How to train councillors responsibly: curricula and guardrails
Councillor training should teach practical skills without normalising risky behaviors. A recommended module structure:- Module 1: What AI is and isn’t — clarify probabilistic nature, hallucination risk and the difference between drafting and authoritative sources.
- Module 2: Privacy and confidentiality — explicit examples of what not to paste into a public model, with legal rationale and real‑world consequences.
- Module 3: Prompt craft and verification — teach how to construct prompts that help produce drafts, plus mandatory verification steps (cite two trusted sources at minimum).
- Module 4: Records and retention — how to save drafts in council systems and what constitutes an official record.
- Module 5: Red‑team awareness — introduce prompt‑injection examples and social‑engineering risks so councillors recognise hostile inputs.
The accountability question: who is liable when AI goes wrong?
Accountability is not purely technological; it is institutional. If a councillor publishes misleading material generated by a public chatbot, the reputational harm is immediate and the council’s duty to correct misinformation is clear.
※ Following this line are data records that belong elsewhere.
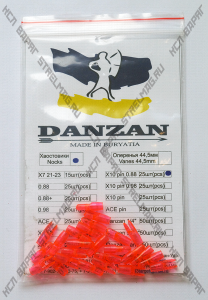 Хвостовики Nocks Danzan X10 pin 0.88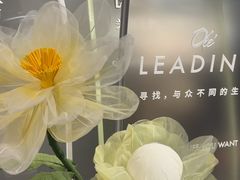 -Olé精品超市(天汇广场店)
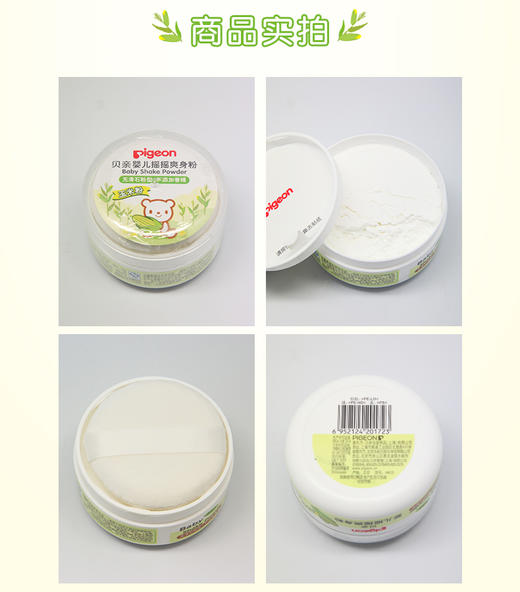 贝亲—盒装婴儿怯痱粉,爽身粉 商品图5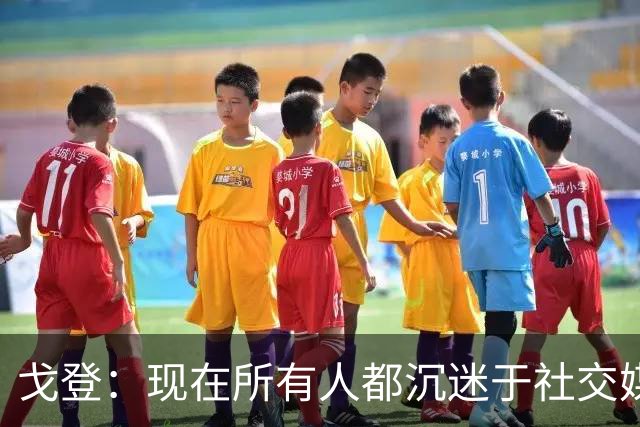戈登：现在所有人都沉迷于社交媒体，这个世界变得更糟了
But legal liability — for data breaches, for instance — depends on where the data exposure occurred and whether the council had adequate policies and training in place.The safe path for public bodies is to make risk reduction the default: require licences and contractual protections for official use, and treat AI outputs as provisional drafts that must be verified before being used for decision‑making or formal communications. Failure to do so shifts the burden back onto citizens and weakens public trust.
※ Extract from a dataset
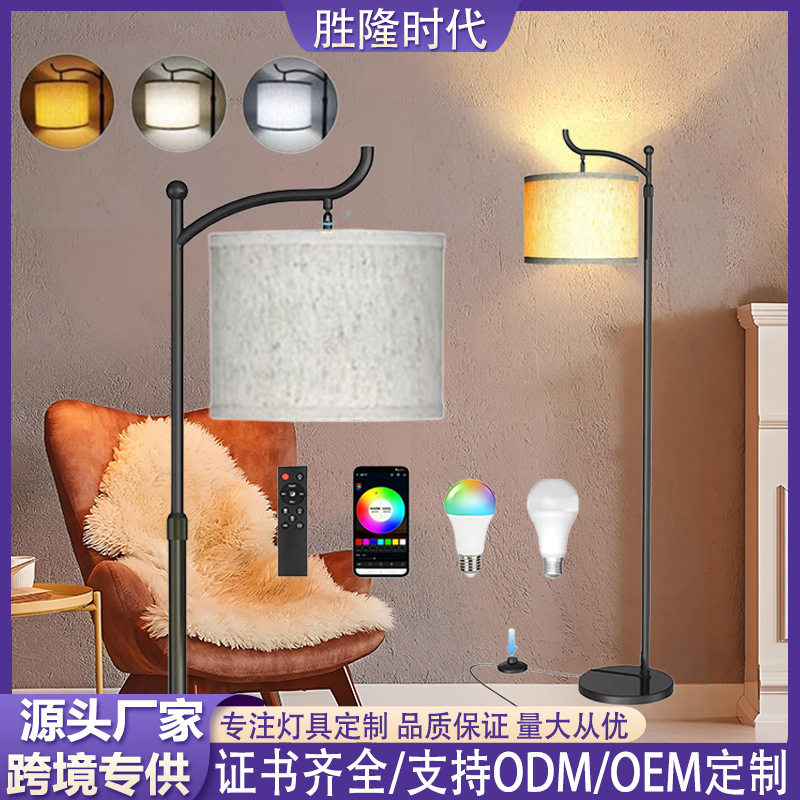 跨境爆款led落地灯客厅高级感卧室墙角灯布罩伸缩款rgb落地氛围灯
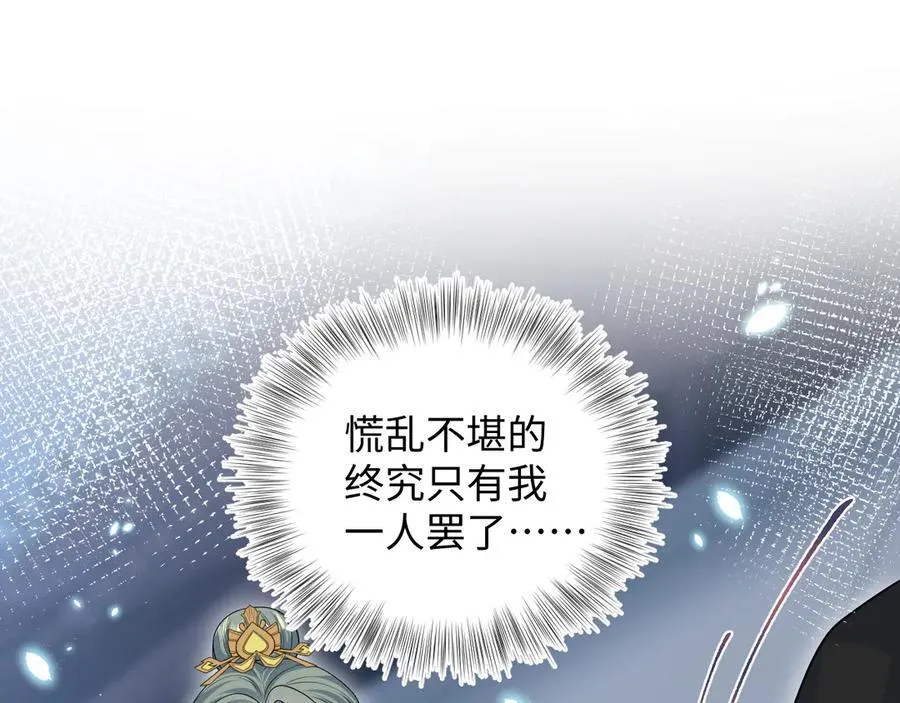 395 深夜密会筹划营救 第44页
Conclusion: governance, not technophobia
The heart of the Dublin episode is not a debate about technology per se but a governance problem: how to align procurement, legal obligations, records management and democratic accountability with the operational promise of generative AI. Dublin’s staff ban and councillor training capture two legitimate priorities — data protection and democratic competence — but they do not, by themselves, resolve the deeper coordination issues.Public bodies should aim for a single, coherent approach: enterprise‑grade tools for official workflows, clear behavioural rules for elected members when they act in their public roles, robust training that emphasizes verification and records, and technical and contractual controls that mitigate leakage. If councils can combine capability building with practical governance — including human oversight, contractual safeguards and transparent recordkeeping — they can harness AI to improve service delivery without ceding control of citizen data or institutional trust. The alternative is a patchwork of ad hoc practices that erode accountability and create avoidable legal risk.
The Dublin case is a useful cautionary tale: training without enforceable boundaries and procurement discipline without civic transparency will not be enough. What municipal leaders need is not simply smarter tools, but smarter governance.